A natural choice for an injection is the function f(x) = {x}, which in plain English, takes any element x (that is in A) and sends it to the one-element set {x}. Thus f(x) is injective!
To show that there is no surjection, for the sake of contradiction, assume there is a surjection. Here is where I start to have trouble. Surjectivity means that every element of the co-domain is mapped to an element of the domain, correct? Consequently, in this particular case, we are "matching" sets (from P(A)) to elements (from A) right?
If the above is correct, my problem arises here. I am not sure how to prove that f is not surjective. Unfortunately, I am easily confused by notation so please explain in English.
Thank you in advance!! :)
Answer
What you want here is the so-called diagonal argument. The idea is to show that no matter what function f:A→℘(A) you look at, you can find a subset Sf of A that is not in the range of f. If you can do that, you’ve shown that there is no map of A onto ℘(A) and therefore certainly no bijection from A to ℘(A).

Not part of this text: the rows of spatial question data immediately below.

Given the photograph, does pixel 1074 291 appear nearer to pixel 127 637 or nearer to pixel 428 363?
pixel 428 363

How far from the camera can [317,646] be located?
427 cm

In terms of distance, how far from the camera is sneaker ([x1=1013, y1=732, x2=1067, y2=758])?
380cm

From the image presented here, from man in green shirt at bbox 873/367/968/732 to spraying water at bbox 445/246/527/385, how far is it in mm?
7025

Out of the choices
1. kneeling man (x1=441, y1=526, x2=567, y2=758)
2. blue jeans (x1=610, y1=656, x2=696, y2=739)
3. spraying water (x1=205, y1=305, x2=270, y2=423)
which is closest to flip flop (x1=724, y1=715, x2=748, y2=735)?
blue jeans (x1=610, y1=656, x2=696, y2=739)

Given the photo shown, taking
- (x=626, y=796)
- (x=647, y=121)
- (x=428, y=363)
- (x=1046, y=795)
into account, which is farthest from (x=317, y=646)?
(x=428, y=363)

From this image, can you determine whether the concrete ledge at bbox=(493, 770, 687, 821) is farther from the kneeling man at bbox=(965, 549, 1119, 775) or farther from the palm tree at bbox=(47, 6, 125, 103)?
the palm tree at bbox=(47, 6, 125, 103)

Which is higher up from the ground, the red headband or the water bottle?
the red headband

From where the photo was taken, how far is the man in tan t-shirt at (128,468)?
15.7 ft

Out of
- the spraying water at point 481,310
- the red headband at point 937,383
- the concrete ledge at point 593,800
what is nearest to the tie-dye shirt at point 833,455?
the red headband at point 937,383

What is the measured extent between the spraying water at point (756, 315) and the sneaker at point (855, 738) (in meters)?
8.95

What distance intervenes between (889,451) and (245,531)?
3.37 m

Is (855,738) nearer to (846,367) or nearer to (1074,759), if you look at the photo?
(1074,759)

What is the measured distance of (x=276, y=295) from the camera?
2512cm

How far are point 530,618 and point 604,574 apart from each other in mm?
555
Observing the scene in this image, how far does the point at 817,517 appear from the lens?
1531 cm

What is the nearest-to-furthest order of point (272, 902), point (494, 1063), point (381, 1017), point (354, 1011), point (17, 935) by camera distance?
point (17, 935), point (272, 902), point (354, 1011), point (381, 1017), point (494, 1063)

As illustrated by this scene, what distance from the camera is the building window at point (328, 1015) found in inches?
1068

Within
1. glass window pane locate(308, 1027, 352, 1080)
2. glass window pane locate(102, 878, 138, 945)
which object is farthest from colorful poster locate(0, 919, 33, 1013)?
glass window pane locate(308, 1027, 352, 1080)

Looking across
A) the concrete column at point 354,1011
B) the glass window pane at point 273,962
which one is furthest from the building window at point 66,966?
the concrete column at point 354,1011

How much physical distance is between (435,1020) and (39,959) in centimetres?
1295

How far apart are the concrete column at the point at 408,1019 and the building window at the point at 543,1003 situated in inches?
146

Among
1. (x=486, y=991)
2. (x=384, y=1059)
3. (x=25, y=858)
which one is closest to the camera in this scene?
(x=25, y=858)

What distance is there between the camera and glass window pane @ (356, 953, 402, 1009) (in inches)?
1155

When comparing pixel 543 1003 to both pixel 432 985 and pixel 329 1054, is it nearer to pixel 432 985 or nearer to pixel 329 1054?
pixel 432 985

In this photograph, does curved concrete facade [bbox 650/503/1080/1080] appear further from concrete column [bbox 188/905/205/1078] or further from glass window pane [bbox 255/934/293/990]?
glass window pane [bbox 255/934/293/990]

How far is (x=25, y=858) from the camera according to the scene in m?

To build the set Sf, imagine that you could somehow go through the set A one element at a time. You look at an element a∈A, and one of two things must be true: either a∈f(a), or a∉f(a). (Remember, f(a) is some subset of A, so it’s meaningful to ask whether that subset contains a.) Since we’re building the set Sf to suit ourselves, we get to decide whether a∈Sf or not, and we’ll decide in exactly the opposite way from the function f: if a∉f(a), we’ll put a into Sf, and if a∈f(a), we won’t put a into Sf. After we’ve done this for each a∈A, our set Sf will contain exactly those a∈A such that a∉f(a):
Sf={a∈A:a∉f(a)}.
For each a∈A, therefore, the sets Sf and f(a) differ in how they treat a: if a∈f(a), then a∉Sf, and if a∉f(a), then a∈Sf.
That’s almost the entire argument: all you have to do to finish it off is explain why this ensures that for Sf is not the set f(a) for any a∈A and why this implies that Sf is not in the range of f and hence that f is not a surjection.